Les études anthropologiques sur les sociétés africaines ont souvent été abordées sous une perspective statique tendant à voir ce qui participait au maintien des us et coutumes, de la tradition, gage de l’équilibre de l’organisation sociale. C’est ainsi que pendant longtemps ces sociétés ont été qualifiées de traditionnelles. La tradition au sens socio anthropologique renvoyait à une certaine permanence et immuabilité de leurs organisations sociales. C’est ainsi que les travaux des anthropologues comme Radcliffe – Brown ont été inscrits dans cette perspective. Sa théorie structuro fonctionnaliste a ainsi étudié les éléments qui contribuaient à l’équilibre et la pérennité de ces systèmes (structures ).
On doit à Balandier d’avoir introduit une nouvelle approche dans cette conception des sociétés traditionnelles. La tradition au sens où la définit la sociologie dynamique n’est pas synonyme de fixité. Les sociétés même apparemment les plus traditionnelles sont confrontées à des facteurs susceptibles de changer leur organisation sociale. D’autant plus que les sociétés africaines s’inscrivent pour la plupart dans une perspective historique singulière marquée par des évènements comme la pénétration islamique et la colonisation . Aussi « des ethnies et même des régions entières ont été transformées dans leur culture et dans leur organisation sociale par les conquêtes, par le commerce, par l’Islam et cela bien avant la colonisation ». Notre étude s’inscrit dans cette perspective.

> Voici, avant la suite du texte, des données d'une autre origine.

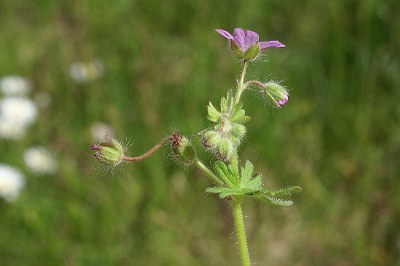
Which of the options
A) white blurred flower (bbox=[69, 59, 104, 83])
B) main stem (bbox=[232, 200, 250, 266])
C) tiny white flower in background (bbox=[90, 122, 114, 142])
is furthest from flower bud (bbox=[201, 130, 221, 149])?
white blurred flower (bbox=[69, 59, 104, 83])

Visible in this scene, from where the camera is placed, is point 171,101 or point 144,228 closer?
point 144,228

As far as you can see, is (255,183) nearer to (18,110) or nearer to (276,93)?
(276,93)

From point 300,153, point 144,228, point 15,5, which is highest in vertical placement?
point 15,5

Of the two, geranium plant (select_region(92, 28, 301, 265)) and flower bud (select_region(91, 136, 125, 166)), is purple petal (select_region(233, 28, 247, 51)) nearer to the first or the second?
geranium plant (select_region(92, 28, 301, 265))

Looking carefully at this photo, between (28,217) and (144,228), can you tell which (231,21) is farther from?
(28,217)

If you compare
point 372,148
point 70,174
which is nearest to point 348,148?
point 372,148

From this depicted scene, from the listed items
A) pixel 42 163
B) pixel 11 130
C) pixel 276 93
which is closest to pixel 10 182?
pixel 42 163
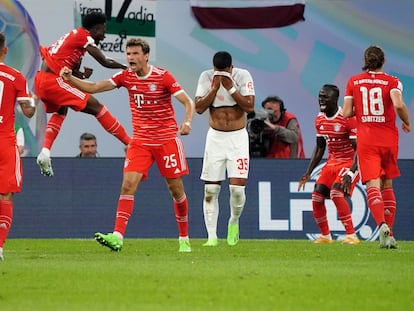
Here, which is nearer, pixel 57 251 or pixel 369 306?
pixel 369 306

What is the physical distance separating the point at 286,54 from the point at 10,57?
488 cm

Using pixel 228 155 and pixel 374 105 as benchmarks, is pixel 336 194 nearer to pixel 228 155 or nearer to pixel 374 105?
pixel 228 155

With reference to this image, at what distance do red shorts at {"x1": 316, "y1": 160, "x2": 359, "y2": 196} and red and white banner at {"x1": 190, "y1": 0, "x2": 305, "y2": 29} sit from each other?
6.18 metres

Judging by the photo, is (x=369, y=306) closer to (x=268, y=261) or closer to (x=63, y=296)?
(x=63, y=296)

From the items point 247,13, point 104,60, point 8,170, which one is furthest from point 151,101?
point 247,13

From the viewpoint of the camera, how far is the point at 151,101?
48.1 ft

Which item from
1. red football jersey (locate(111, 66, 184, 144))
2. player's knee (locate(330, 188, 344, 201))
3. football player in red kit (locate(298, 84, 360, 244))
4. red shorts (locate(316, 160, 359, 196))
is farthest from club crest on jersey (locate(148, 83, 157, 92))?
player's knee (locate(330, 188, 344, 201))

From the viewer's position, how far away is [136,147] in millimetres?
14727

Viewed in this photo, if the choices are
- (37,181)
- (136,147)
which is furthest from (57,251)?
(37,181)

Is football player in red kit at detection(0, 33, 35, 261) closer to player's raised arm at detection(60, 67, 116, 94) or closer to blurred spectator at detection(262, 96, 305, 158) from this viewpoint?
player's raised arm at detection(60, 67, 116, 94)

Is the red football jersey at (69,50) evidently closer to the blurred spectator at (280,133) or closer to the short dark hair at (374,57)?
the short dark hair at (374,57)

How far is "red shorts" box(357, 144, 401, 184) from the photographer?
606 inches

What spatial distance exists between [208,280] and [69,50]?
5834 mm

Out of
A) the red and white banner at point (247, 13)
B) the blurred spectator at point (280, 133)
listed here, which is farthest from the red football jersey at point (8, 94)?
the red and white banner at point (247, 13)
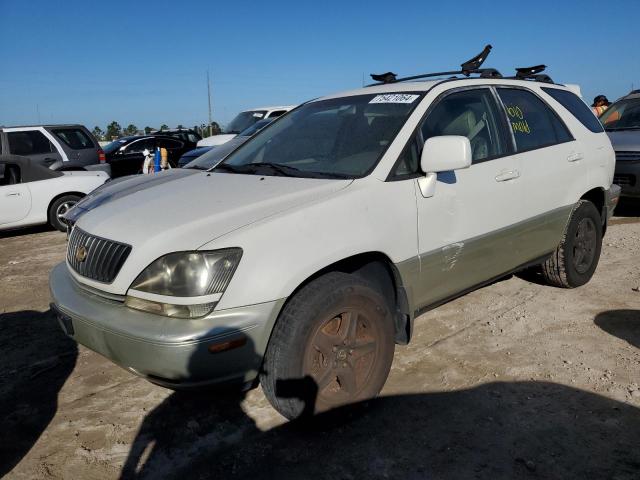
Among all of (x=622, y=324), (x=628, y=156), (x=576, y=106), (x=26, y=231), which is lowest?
(x=26, y=231)

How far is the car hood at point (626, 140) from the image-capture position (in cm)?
733

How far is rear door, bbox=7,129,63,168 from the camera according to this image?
10266 mm

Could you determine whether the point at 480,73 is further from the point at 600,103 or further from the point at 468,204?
the point at 600,103

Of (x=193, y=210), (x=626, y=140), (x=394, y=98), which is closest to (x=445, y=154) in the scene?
(x=394, y=98)

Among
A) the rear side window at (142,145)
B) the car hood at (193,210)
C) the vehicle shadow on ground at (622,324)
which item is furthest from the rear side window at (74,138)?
the vehicle shadow on ground at (622,324)

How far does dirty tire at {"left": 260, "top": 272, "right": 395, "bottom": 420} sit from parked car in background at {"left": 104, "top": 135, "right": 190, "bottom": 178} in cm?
1390

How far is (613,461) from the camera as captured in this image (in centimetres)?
245

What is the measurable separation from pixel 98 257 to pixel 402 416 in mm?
1763

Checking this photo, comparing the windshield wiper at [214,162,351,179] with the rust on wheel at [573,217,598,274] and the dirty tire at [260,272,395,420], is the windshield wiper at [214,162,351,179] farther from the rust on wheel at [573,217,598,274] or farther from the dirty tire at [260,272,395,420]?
the rust on wheel at [573,217,598,274]

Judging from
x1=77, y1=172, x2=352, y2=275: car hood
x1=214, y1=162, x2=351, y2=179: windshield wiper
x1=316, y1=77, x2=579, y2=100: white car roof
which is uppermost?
x1=316, y1=77, x2=579, y2=100: white car roof

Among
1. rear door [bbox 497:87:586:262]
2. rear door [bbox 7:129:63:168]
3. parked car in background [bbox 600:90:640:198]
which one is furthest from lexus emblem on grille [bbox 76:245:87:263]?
rear door [bbox 7:129:63:168]

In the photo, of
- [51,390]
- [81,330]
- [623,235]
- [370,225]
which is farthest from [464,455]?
[623,235]

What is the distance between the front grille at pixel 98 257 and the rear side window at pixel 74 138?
9.07 meters

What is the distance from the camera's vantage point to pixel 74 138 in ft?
36.7
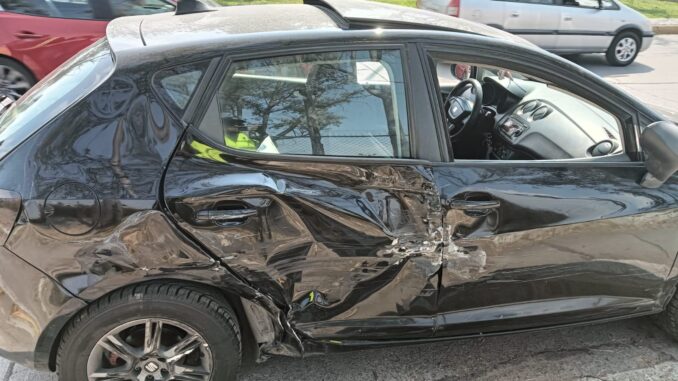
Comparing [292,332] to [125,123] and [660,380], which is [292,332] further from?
[660,380]

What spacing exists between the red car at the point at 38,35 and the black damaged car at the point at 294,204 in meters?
3.66

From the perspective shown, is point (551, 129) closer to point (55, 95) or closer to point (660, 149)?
point (660, 149)

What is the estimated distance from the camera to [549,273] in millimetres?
2480

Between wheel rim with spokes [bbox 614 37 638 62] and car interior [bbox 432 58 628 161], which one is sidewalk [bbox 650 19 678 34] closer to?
wheel rim with spokes [bbox 614 37 638 62]

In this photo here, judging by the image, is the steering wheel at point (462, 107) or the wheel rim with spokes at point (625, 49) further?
the wheel rim with spokes at point (625, 49)

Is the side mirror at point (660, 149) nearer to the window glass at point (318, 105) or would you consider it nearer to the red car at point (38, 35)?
the window glass at point (318, 105)

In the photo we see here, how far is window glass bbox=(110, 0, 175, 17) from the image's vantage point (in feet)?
20.0

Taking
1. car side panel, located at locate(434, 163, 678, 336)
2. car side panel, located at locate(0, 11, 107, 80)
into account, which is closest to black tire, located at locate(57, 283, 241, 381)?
car side panel, located at locate(434, 163, 678, 336)

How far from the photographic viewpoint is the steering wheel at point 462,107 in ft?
9.89

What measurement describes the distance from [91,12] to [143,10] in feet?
1.94

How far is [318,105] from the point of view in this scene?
2.28 metres

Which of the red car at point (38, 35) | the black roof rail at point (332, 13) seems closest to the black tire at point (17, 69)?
the red car at point (38, 35)

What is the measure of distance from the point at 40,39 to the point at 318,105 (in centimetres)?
469

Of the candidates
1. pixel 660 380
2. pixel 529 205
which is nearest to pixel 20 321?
pixel 529 205
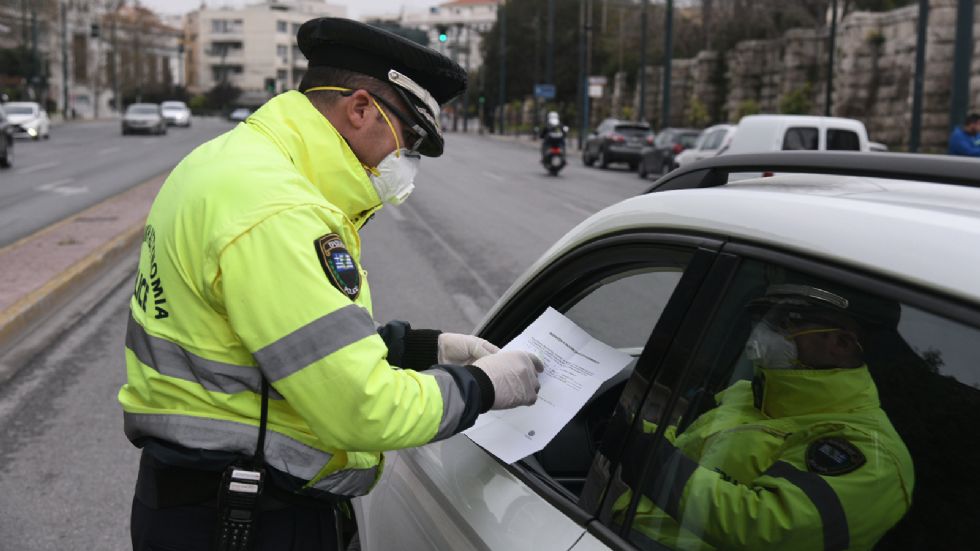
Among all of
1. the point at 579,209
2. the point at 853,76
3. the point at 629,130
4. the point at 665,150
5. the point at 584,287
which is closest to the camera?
the point at 584,287

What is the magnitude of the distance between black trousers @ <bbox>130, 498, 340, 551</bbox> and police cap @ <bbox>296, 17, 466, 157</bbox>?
79cm

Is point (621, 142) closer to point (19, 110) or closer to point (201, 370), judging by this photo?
point (19, 110)

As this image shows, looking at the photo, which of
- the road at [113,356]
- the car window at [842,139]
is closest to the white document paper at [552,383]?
the road at [113,356]

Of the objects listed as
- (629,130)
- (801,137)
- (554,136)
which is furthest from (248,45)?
(801,137)

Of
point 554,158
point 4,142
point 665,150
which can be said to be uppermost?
point 665,150

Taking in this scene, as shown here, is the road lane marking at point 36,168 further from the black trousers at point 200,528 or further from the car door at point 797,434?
the car door at point 797,434

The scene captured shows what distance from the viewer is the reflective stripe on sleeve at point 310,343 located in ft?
5.54

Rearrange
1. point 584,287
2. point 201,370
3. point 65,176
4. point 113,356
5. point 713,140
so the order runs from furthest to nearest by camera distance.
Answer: point 713,140
point 65,176
point 113,356
point 584,287
point 201,370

Yoff est un village traditionnel. Les lébou qui forment cette société sont connu pour leur ancrage à leurs valeurs et traditions. Aussi cette société est elle gérontocratique et régie par le principe de primogéniture . C’est l’âge qui a toujours fixé le niveau de participation des individus et assigné les statuts et rôles sociaux. Mais , Yoff, de par sa proximité avec la capitale du Sénégal, Dakar , subit les effets de l’urbanisation rapide. Dans ce contexte de nouvelles préoccupations liées notamment à la gestion de l’espace, à l’assainissement ont vu le jour. Pour répondre à ces nouvelles exigences, des jeunes se sont érigés en une organisation communautaire pour préserver leur cadre de vie et promouvoir le développement local jouant là un rôle qui dans le contexte de la gestion gérontocratique n’était pas le leur. Ils bouleversent ainsi les rapports sociaux traditionnels et impulsent une dynamique de changement social. Dans cette étude l’Association pour la promotion économique, culturelle et sociale de Yoff (APECSY) constitue notre « porte d’entrée » pour analyser le changement social. L’APECSY est une organisation communautaire de base qui a été crée à Yoff à la fin des années 1970 par une élite jeune pour répondre aux exigences de développement local.

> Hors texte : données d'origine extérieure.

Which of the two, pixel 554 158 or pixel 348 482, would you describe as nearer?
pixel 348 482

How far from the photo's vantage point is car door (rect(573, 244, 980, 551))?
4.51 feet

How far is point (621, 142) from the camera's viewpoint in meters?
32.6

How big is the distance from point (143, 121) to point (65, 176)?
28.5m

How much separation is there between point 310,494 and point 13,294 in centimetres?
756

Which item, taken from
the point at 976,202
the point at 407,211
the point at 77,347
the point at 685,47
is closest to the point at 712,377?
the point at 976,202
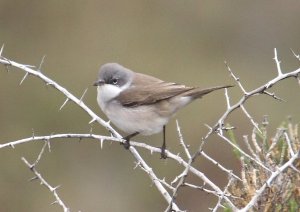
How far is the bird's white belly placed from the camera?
7.07m

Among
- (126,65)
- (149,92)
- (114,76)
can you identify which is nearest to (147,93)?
(149,92)

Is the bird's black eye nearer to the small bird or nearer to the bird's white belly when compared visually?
the small bird

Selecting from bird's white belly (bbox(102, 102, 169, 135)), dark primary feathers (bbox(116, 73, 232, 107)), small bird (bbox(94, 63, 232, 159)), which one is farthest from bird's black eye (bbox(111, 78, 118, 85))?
bird's white belly (bbox(102, 102, 169, 135))

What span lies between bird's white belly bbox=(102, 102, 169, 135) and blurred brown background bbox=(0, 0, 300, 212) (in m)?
5.85

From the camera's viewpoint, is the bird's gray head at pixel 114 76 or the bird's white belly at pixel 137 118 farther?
the bird's gray head at pixel 114 76

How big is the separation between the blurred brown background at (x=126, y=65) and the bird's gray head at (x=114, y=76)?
5690 mm

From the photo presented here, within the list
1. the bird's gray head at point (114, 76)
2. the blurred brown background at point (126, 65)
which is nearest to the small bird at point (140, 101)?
the bird's gray head at point (114, 76)

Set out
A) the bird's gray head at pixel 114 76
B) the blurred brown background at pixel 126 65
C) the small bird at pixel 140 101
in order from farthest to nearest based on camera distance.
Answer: the blurred brown background at pixel 126 65 < the bird's gray head at pixel 114 76 < the small bird at pixel 140 101

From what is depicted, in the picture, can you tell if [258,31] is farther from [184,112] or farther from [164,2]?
[184,112]

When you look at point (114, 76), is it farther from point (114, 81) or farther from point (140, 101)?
point (140, 101)

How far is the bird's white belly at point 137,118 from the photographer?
7074 millimetres

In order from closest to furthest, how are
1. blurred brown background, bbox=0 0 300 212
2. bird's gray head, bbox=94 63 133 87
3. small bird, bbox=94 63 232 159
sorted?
small bird, bbox=94 63 232 159
bird's gray head, bbox=94 63 133 87
blurred brown background, bbox=0 0 300 212

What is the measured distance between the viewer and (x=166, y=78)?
16.4 metres

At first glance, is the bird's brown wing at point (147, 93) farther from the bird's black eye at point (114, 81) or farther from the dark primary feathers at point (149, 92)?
the bird's black eye at point (114, 81)
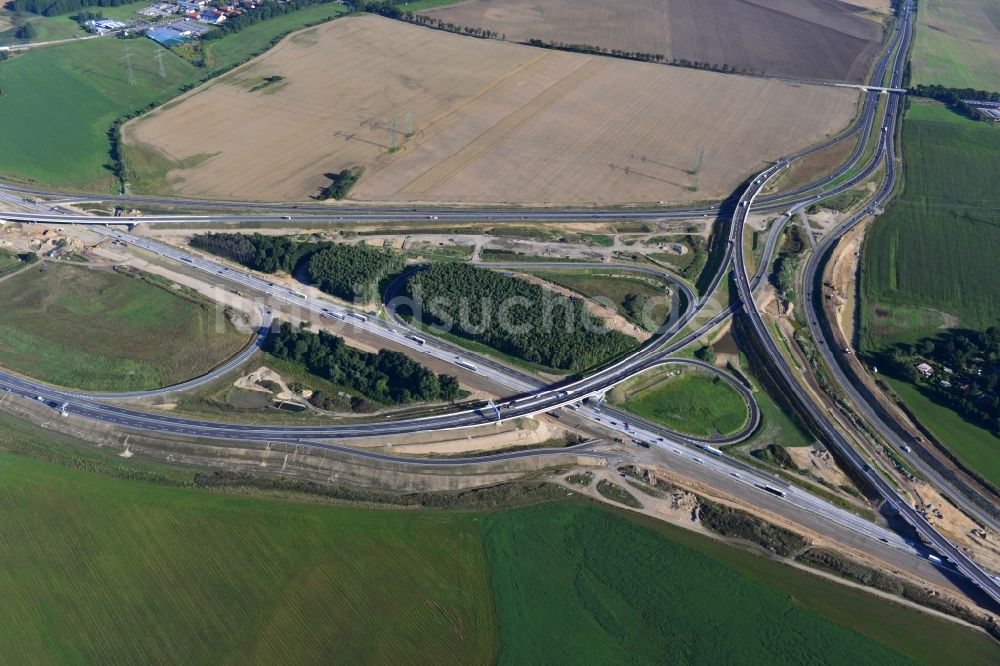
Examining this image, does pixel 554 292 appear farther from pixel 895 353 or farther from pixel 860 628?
pixel 860 628

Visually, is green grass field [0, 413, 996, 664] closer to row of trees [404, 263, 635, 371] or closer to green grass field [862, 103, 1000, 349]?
row of trees [404, 263, 635, 371]

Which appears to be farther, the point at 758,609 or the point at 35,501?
the point at 35,501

Cette double implication de l’APECSY dans le changement social et dans le processus de développement local nous amène à inscrire cette étude dans une perspective relevant de la socio anthropologie du développement et du changement social avec Olivier de Sardan, qui inscrit le développement dans un cadre global, celui du changement social : « Le développement n ‘est qu’une des formes du changement social et ne peut être appréhendé isolément . L’analyse des actions de développement et des réactions populaires à ces actions ne peut être disjointe de l’étude des dynamiques locales , des processus endogènes ou des processus « informels » de changement ».

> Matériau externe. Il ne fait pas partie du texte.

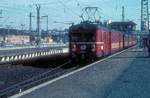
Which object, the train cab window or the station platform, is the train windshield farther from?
the station platform

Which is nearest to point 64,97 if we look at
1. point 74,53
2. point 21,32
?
point 74,53

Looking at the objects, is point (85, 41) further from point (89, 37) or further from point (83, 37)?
point (89, 37)

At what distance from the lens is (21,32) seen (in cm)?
11256

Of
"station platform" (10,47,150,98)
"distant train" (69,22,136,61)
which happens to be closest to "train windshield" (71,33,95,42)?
"distant train" (69,22,136,61)

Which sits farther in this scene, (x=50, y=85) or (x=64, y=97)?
(x=50, y=85)

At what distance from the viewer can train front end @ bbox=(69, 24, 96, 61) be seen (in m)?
32.6

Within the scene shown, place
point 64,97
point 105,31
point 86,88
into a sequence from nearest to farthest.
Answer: point 64,97 < point 86,88 < point 105,31

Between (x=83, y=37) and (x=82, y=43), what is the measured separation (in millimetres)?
495

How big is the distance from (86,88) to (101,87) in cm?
61

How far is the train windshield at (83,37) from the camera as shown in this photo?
108 feet

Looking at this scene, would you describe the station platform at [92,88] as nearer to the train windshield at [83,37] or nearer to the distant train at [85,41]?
the distant train at [85,41]

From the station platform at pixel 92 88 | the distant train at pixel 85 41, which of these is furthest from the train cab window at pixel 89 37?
the station platform at pixel 92 88

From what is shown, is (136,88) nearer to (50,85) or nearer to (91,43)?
(50,85)

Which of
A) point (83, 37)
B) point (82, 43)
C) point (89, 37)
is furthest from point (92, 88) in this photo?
point (89, 37)
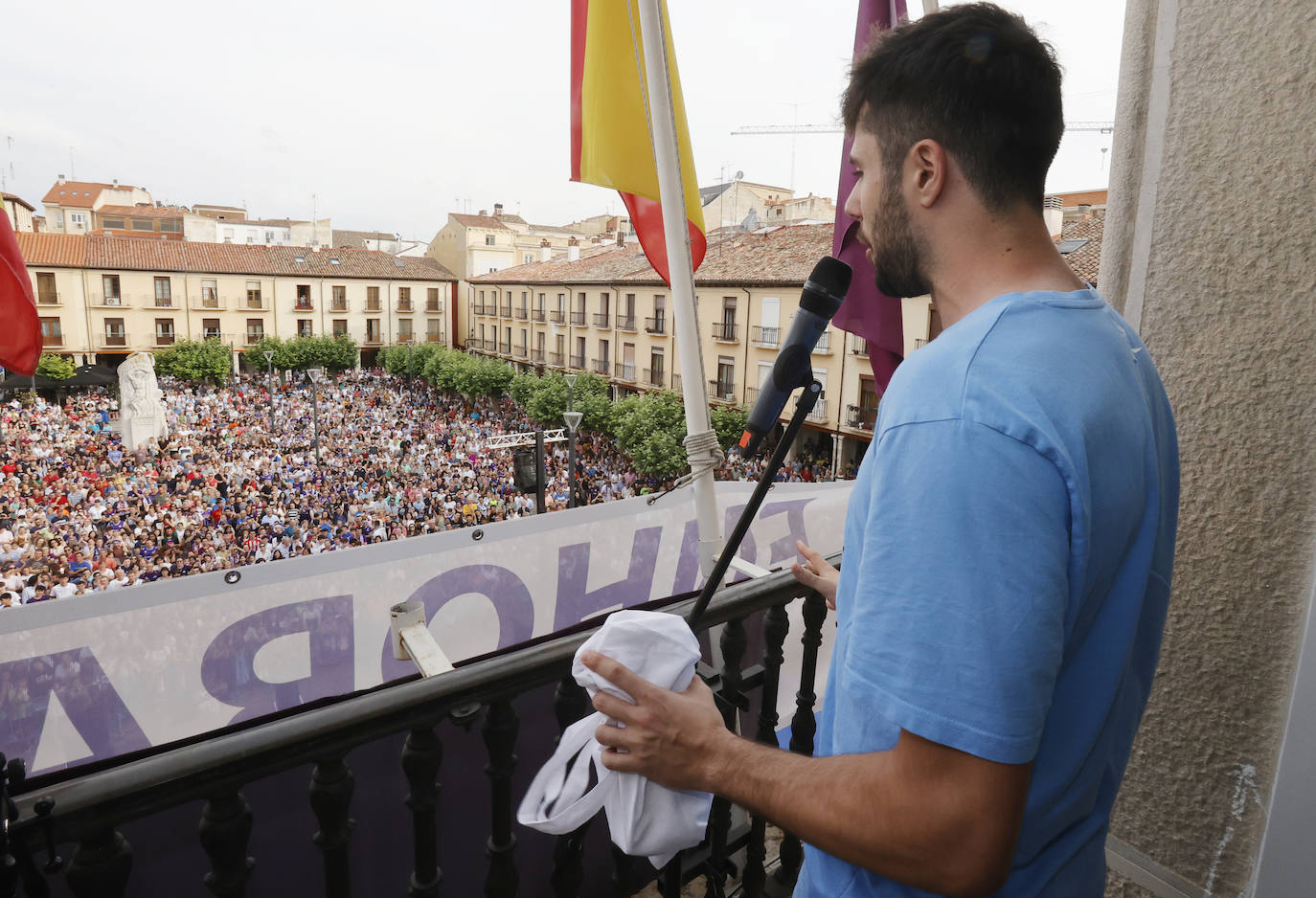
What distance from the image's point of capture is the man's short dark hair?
2.69ft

Nous allons dans un premier temps analyser la participation de L’APECSY au changement social et ce à travers le rôle qu’elle joue dans l’implication des jeunes dans la gestion des préoccupations locales et dans l’évolution des rapports intergénérationnels. Ensuite nous allons analyser la participation de cette association au développement à travers les actions réalisées dans les différents domaines économique, social ,culturel et voir dans quelle mesure les jeunes ont été impliquées dans ce processus de développement local .
CADRE GENERAL
Problématique
La question du développement constitue une des préoccupations majeures des pays du tiers monde. En Afrique, la bataille du développement a constitué l’une des priorités des Etats après les indépendances. Mais compte tenu de sa longue dépendance des anciennes métropoles, le développement a toujours été lié à l’aide extérieure et pendant longtemps l’Afrique a pu compter sur les flux massifs de capitaux pour financer les projets de développement. Mais du fait de la conjugaison de plusieurs facteurs comme le constat de mauvaise gestion des financements, la crise de l’Etat en Afrique, une nouvelle orientation est apparue dans l’approche du développement. Cette nouvelle approche consiste en l’implication des populations aux projets de développement. Les partenaires au développement ont ainsi introduit de nouveaux concepts comme ceux de « développement par le bas », « aide décentralisée », « approche participative ». Il s’agit en d’autres termes de s’adresser directement aux populations à travers les associations de la société civile comme les ONG, les associations de développement local, les associations villageoises etc. L’objectif est de rompre avec la mentalité d’assistanat en responsabilisant les populations qui sont les premières concernées par les actions de développement .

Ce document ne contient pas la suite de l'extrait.